----- Data shown

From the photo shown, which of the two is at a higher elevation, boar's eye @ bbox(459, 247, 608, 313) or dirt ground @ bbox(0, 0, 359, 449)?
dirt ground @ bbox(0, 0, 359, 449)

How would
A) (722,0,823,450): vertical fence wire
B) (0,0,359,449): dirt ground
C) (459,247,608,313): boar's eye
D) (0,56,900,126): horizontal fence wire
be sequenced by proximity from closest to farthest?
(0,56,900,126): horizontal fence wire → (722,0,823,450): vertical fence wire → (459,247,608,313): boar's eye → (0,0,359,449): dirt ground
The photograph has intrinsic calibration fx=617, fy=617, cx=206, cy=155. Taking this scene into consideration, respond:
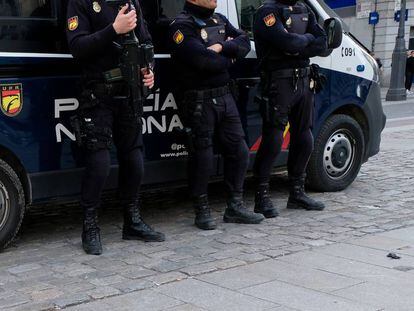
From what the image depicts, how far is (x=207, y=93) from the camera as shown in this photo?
4.98 m

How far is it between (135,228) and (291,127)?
1849 millimetres

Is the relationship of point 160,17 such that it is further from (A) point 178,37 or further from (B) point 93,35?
(B) point 93,35

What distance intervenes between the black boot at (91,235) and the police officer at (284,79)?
5.47ft

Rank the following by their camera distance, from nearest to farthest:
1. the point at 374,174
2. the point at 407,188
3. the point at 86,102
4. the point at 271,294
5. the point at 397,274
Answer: the point at 271,294 → the point at 397,274 → the point at 86,102 → the point at 407,188 → the point at 374,174

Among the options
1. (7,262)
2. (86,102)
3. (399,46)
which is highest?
(399,46)

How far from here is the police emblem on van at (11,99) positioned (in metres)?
4.29

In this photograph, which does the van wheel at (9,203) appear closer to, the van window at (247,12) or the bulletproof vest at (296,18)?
the van window at (247,12)

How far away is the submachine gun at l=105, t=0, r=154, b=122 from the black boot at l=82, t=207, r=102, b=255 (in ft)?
2.86

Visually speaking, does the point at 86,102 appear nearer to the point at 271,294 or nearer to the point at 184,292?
the point at 184,292

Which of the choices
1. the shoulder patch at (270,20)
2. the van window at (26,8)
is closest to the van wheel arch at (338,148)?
the shoulder patch at (270,20)

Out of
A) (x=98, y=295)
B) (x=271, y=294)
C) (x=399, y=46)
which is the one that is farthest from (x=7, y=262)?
(x=399, y=46)

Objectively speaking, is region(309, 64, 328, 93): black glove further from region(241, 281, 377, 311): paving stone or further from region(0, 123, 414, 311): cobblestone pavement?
region(241, 281, 377, 311): paving stone

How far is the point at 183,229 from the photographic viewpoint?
17.3 ft

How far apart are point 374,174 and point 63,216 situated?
155 inches
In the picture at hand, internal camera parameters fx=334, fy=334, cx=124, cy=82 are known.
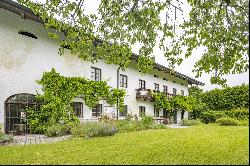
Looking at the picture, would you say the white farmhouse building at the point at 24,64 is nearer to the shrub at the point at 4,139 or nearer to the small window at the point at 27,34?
the small window at the point at 27,34

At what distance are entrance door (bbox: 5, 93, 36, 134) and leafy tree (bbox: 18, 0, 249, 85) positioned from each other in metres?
7.88

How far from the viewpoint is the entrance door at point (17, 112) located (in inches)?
671

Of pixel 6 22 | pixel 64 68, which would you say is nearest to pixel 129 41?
pixel 6 22

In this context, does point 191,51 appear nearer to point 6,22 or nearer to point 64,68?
point 6,22

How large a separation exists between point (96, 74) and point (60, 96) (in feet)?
16.3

----------

■ **Exercise aim**
The lines to be quoted run from the line containing "How far away" through the end of the entries above, both included; quote them exactly and leave out any pictures.

■ **Problem solution**
How far away is the submachine gun at l=105, t=0, r=154, b=122 from the black boot at l=82, t=207, r=102, b=255 (in ft)?
2.86

Visually speaking, does the point at 86,102 appear nearer to the point at 271,294 or nearer to the point at 184,292?
the point at 184,292

Which of the choices
1. the shoulder patch at (270,20)
2. the van window at (26,8)
is closest to the van wheel arch at (338,148)?
the shoulder patch at (270,20)

Out of
A) (x=98, y=295)
B) (x=271, y=294)
C) (x=399, y=46)
which is the one that is farthest from (x=7, y=262)?
(x=399, y=46)

Objectively speaking, is region(309, 64, 328, 93): black glove further from region(241, 281, 377, 311): paving stone or further from region(0, 123, 414, 311): cobblestone pavement?
region(241, 281, 377, 311): paving stone

How far is the point at 183,229 from the photographic viewpoint?
17.3 ft

How far apart are point 374,174 and point 63,216 situated?
155 inches
In the picture at hand, internal camera parameters fx=334, fy=334, cx=124, cy=82 are known.
Looking at the picture, would you say the white farmhouse building at the point at 24,64 is nearer to the shrub at the point at 4,139 or nearer to the small window at the point at 27,34?
the small window at the point at 27,34

At what distance are entrance door (bbox: 5, 93, 36, 134) and leafy tree (bbox: 18, 0, 249, 85) positioned from each other in metres?
7.88

How far from the viewpoint is the entrance door at point (17, 112) located (in inches)?
671

Of pixel 6 22 | pixel 64 68, which would you say is nearest to pixel 129 41?
pixel 6 22

In this context, does point 191,51 appear nearer to point 6,22 or nearer to point 64,68?
point 6,22

How large a separation exists between point (96, 74) and point (60, 96) (in feet)?
16.3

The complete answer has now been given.